I'm still listening to the Planet Money podcast on NPR, and this week they'll be well worth listening to. They're doing an entire week's podcasts around the theme, "What is money?" And listening to today's interview with Niall Ferguson, the author of The Ascent of Money (a book I think I have to read), I began to get the weirdest question about the banking system. How is the banking system like a Ponzi scheme?

First, what is a Ponzi scheme? A Ponzi scheme is a fairly common scam (Colombia just had a bad one) which works because of the human urge to get something for nothing. The schemer (the original one actually was named Charles Ponzi) offers to double your money in six weeks, or some other outrageously high interest rate. So you and all your friends give him a lot of money; and six weeks later you get double the amount back. So you give him more money. What you don't realize is that the money you got back after six weeks came from the people who invested with him at 5 1/2 weeks. The Ponzi schemer keeps paying people back for some time, because satisfied customers are the best advertisement to bring in more investors. (If you have to invest in a Ponzi scheme, be one of the first. And don't reinvest.) At some point he judges that he has as much as he can pull in on this round, and he puts it all in a bag and skips town.

The point that Ponzi schemes have in common with banks is: they're both based on trust. You give your money to a bank, and you trust that when you want it back you can get it. And when depositors stop trusting that the bank will give them back their money when they want it, there's a run on the bank. Because at any given time, the bank doesn't have all the money that was deposited with it. It's loaned it out, and is collecting interest on it. (More interest than it's paying you.)

So is the main difference between a bank and a Ponzi scheme the fact that the bank actually intends to give you your money back, on demand, and the Ponzi schemer doesn't? Because in both cases, when you get money back, it isn't "your" money (in the sense that it's the same dollar bills you gave them earlier). It's money that someone else just deposited, which hasn't been loaned out yet. And when that person writes a check, the money that changes hands came from yet someone else.

Money is based on trust. Money is not the dollar bills in your pocket; it's your confidence that when you give enough of those dollar bills to the barista at Starbuck's, the barista will give you a latte in return. And it's Starbuck's confidence that when it gives those dollar bills to the barista as a salary, he'll be able to spend them on rent.

1 comment:

  1. Money is so simple compared to investment banking.
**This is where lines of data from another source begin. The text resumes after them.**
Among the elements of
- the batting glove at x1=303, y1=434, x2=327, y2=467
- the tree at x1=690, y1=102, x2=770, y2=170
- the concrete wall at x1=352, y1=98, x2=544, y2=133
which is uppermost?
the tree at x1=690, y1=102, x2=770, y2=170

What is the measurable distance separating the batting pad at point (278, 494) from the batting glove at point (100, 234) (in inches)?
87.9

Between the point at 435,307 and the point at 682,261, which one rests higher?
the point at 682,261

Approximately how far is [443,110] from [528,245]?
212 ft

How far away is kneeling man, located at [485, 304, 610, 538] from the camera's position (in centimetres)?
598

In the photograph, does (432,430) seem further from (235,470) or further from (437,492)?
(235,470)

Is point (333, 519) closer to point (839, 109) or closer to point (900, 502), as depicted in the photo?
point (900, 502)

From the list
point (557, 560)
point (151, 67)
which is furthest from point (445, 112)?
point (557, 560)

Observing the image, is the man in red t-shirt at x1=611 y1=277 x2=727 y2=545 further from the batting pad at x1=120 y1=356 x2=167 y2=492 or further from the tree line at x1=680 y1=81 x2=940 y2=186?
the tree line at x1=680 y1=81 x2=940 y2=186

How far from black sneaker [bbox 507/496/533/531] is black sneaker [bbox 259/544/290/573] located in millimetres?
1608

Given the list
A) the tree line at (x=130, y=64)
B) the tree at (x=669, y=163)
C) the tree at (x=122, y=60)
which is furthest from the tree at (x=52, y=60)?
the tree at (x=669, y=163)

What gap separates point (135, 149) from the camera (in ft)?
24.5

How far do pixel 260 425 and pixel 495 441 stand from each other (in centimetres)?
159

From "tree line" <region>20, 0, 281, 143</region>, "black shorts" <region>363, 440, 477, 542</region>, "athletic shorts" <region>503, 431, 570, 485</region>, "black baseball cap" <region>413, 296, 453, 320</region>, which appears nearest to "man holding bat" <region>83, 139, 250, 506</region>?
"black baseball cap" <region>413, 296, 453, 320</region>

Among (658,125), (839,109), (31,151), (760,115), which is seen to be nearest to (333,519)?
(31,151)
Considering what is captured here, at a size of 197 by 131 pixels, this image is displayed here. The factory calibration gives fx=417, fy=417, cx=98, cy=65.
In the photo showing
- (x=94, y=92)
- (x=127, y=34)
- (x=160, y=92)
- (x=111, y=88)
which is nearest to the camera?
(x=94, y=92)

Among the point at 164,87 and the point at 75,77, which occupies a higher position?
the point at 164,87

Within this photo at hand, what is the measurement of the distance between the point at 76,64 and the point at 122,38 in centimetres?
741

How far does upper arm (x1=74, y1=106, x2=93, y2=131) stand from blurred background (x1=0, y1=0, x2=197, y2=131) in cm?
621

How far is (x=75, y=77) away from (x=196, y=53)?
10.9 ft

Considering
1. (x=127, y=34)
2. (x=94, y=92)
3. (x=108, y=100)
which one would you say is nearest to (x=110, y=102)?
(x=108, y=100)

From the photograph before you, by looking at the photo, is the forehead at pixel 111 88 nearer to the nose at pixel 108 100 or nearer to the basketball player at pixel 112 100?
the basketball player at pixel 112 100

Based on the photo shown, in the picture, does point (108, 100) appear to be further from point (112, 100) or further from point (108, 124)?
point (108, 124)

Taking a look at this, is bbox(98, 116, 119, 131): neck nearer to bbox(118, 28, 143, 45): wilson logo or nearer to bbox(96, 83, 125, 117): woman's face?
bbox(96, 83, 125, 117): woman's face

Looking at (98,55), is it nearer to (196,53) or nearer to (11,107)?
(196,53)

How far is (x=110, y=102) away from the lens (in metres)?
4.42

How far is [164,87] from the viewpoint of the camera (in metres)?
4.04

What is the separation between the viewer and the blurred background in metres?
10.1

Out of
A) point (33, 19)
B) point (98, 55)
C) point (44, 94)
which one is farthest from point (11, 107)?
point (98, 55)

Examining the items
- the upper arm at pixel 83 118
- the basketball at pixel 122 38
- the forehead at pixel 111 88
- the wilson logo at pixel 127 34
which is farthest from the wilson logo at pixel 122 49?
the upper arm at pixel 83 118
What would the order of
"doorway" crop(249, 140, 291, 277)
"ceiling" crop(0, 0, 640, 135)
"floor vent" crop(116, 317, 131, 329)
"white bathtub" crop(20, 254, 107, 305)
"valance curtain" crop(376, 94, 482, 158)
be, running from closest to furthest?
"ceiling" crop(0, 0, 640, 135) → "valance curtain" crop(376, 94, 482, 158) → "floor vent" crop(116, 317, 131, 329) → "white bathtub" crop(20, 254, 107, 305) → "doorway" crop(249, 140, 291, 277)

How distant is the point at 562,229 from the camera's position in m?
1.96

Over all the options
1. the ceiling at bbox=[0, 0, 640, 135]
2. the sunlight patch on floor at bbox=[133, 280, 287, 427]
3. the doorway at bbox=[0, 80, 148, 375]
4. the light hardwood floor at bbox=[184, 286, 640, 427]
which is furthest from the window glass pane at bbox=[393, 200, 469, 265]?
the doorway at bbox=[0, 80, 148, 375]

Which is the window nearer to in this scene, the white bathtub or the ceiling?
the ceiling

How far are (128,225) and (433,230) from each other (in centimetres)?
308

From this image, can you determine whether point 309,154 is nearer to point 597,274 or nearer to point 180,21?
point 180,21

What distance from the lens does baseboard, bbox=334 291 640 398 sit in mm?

    How about I sell you an insurance policy against the likelihood that the people who hold a batch of mortgage paper will actually be able to collect? We trust each other. Besides, everyone knows real estate is the best investment there is. So what if the mortgages upon which the mortgage paper is based are unsustainable? Well, then, that's what I sold you the insurance policy for, right? But wait!, if all the insurance paper I sold you comes due at once, what happens? What if a lot of the mortgages which were batched together and traded and split up and spun around the market with dizzying speed, suddenly went into default? Oh-oh. Now we're in a whole new ballgame. Just how much were those batches of mortgages worth, now that many of them were in default or repossession? No one knows, because it's even become difficult to determine who actually owns (is responsible for) those mortgages! So all these obligations get "floated"--that is, not called, or actually collected. IOU's sitting in the locked desks of accounting departments in big banks (actually, they're all in computer files). No one wants to talk about how much liability they're holding, but, inevitably, word leaks out. Citibank has a trillion dollars in uncalled default, and they won't show the books to anybody, including the Federal Banking Regulators.

    Why give these folks money? Will that save any of the crumbling mortgage contracts across the nation, the phenomenon that is causing this crisis? Not likely.